#### Records provided

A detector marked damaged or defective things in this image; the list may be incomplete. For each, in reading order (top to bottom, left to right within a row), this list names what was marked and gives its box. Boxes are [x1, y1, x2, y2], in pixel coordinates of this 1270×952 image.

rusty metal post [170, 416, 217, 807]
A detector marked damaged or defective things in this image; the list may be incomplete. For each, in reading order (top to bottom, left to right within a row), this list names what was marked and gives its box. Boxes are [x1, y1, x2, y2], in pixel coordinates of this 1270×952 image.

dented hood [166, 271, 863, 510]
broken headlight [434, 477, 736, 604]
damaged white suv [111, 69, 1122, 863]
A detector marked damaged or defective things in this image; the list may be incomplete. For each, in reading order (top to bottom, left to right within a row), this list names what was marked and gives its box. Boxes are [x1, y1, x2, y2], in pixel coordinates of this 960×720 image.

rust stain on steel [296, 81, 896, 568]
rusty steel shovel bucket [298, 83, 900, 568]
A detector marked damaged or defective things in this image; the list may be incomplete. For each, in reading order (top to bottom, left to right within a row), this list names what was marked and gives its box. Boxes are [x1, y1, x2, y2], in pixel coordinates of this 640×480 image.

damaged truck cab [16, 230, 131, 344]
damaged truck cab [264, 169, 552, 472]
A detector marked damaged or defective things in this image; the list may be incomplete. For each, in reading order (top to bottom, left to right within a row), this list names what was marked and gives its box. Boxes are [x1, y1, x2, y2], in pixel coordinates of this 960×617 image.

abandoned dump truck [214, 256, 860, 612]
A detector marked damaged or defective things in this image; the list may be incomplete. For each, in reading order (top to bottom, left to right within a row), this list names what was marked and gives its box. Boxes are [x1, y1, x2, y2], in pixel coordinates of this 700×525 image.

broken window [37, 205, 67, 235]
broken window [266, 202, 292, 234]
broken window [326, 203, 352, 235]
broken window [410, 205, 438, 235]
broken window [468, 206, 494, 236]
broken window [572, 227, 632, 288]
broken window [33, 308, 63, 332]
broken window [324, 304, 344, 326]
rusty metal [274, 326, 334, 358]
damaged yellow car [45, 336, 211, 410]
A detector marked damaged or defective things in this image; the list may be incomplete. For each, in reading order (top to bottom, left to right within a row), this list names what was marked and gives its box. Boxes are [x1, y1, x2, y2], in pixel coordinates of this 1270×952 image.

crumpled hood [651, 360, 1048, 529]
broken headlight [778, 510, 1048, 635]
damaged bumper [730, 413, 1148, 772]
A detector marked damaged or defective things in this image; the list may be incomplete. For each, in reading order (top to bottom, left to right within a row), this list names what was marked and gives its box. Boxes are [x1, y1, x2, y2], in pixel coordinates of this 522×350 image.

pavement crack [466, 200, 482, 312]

########

Duplicate the records above verbatim, starting at the line that contains "this 960×720 image." and ending after the line that contains "abandoned dump truck [214, 256, 860, 612]".

A detector marked damaged or defective things in this image; the list may be incomplete. For each, in reading order (top to bottom, left to right within a row), this list names what was marked and gives its box. Boxes are [x1, y1, x2, y2], in pixel coordinates of this 960×720 image.

rust stain on steel [296, 81, 896, 568]
rusty steel shovel bucket [298, 83, 900, 568]
A detector marked damaged or defective things in this image; the list may be incomplete. For each, in reading order (top to bottom, left to right within a row), this list names what was marked and gives its box. Boxes are [x1, y1, x2, y2], in pixel coordinates of this 640×480 image.

damaged truck cab [16, 230, 131, 344]
damaged truck cab [264, 169, 552, 472]
A detector marked damaged or defective things in this image; the list may be incomplete. For each, in reading order (top to bottom, left to right within a row), this list names what was marked and gives its box. Boxes are [x1, y1, x2, y2], in pixel coordinates of this 960×617 image.

abandoned dump truck [214, 256, 860, 612]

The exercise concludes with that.